PROBLEM: Of the entries below, restate word for word only the section that runs from the line with "COOKTOP, ELEMENT AND GRIDDLE PARTS" to the line with "Part No. W11113288 Rev. A", counting both ends.

Saved entries

- - -

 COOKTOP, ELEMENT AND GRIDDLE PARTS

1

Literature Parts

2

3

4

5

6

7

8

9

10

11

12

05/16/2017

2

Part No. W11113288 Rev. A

- - -

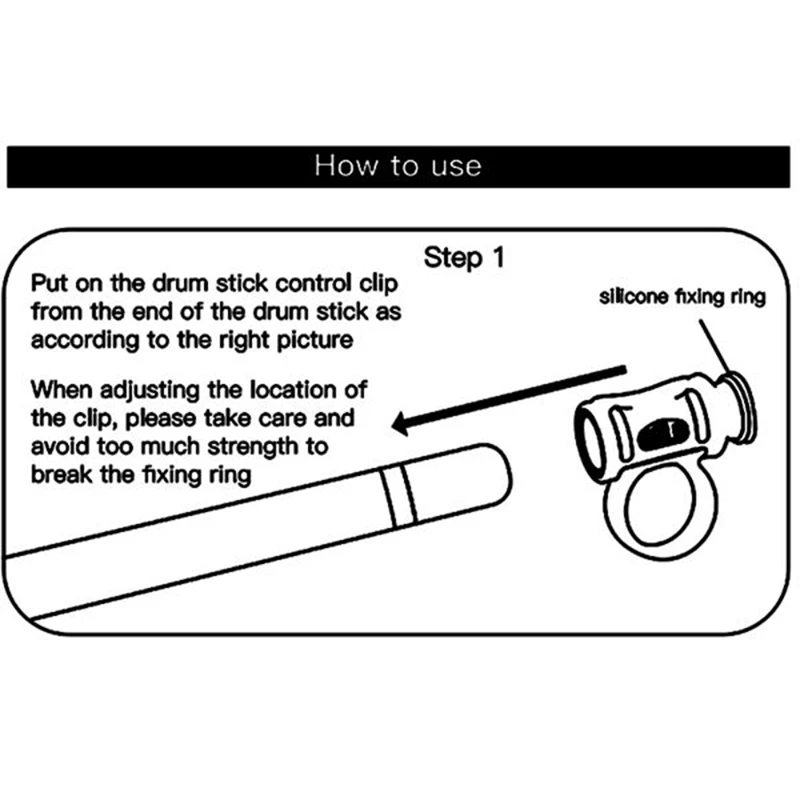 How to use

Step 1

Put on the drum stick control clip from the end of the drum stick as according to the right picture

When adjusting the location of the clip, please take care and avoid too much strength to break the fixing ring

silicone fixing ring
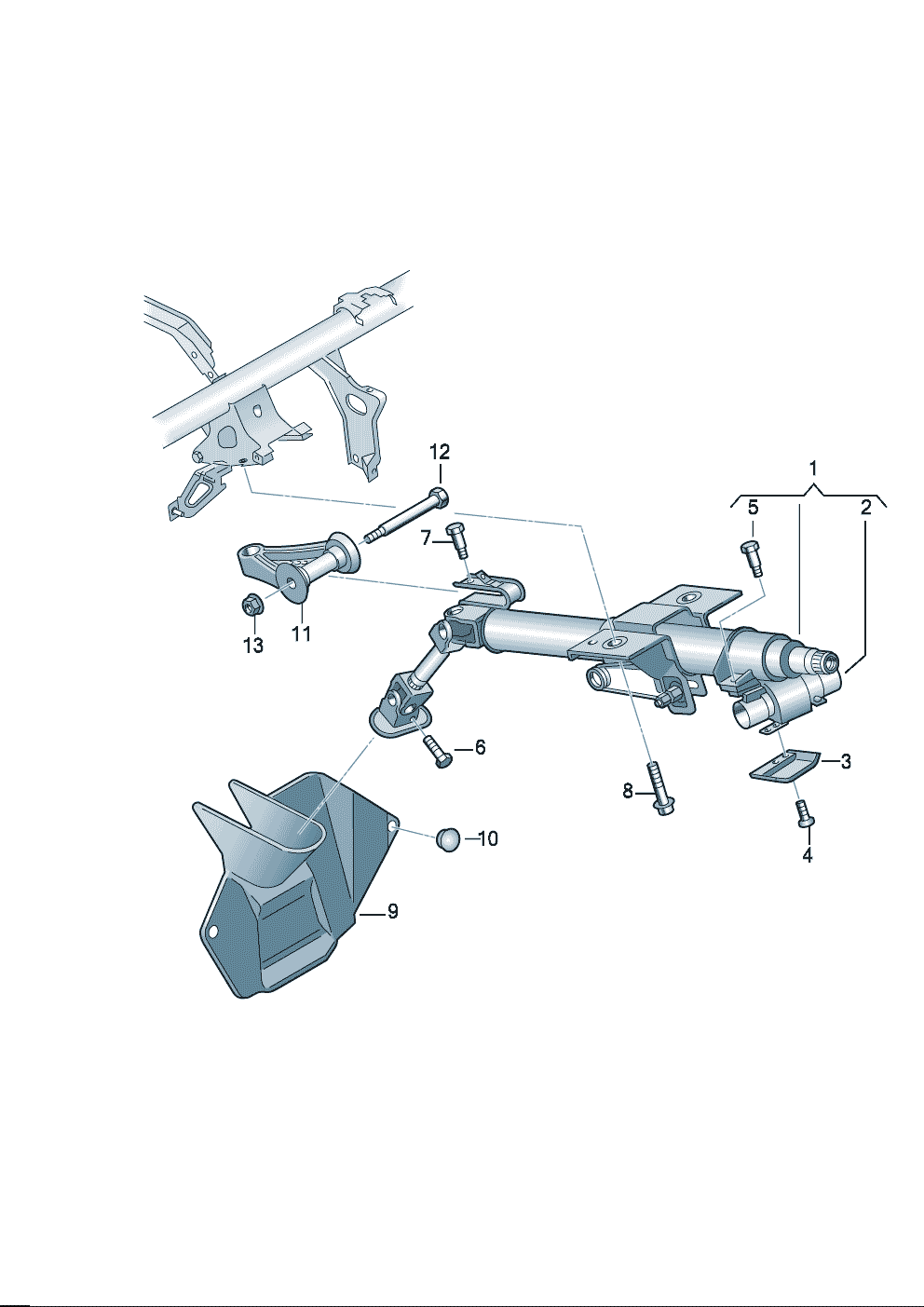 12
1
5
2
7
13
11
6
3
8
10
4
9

- - -

ANSWER TO THIS TASK:
 COOKTOP, ELEMENT AND GRIDDLE PARTS

1

Literature Parts

2

3

4

5

6

7

8

9

10

11

12

05/16/2017

2

Part No. W11113288 Rev. A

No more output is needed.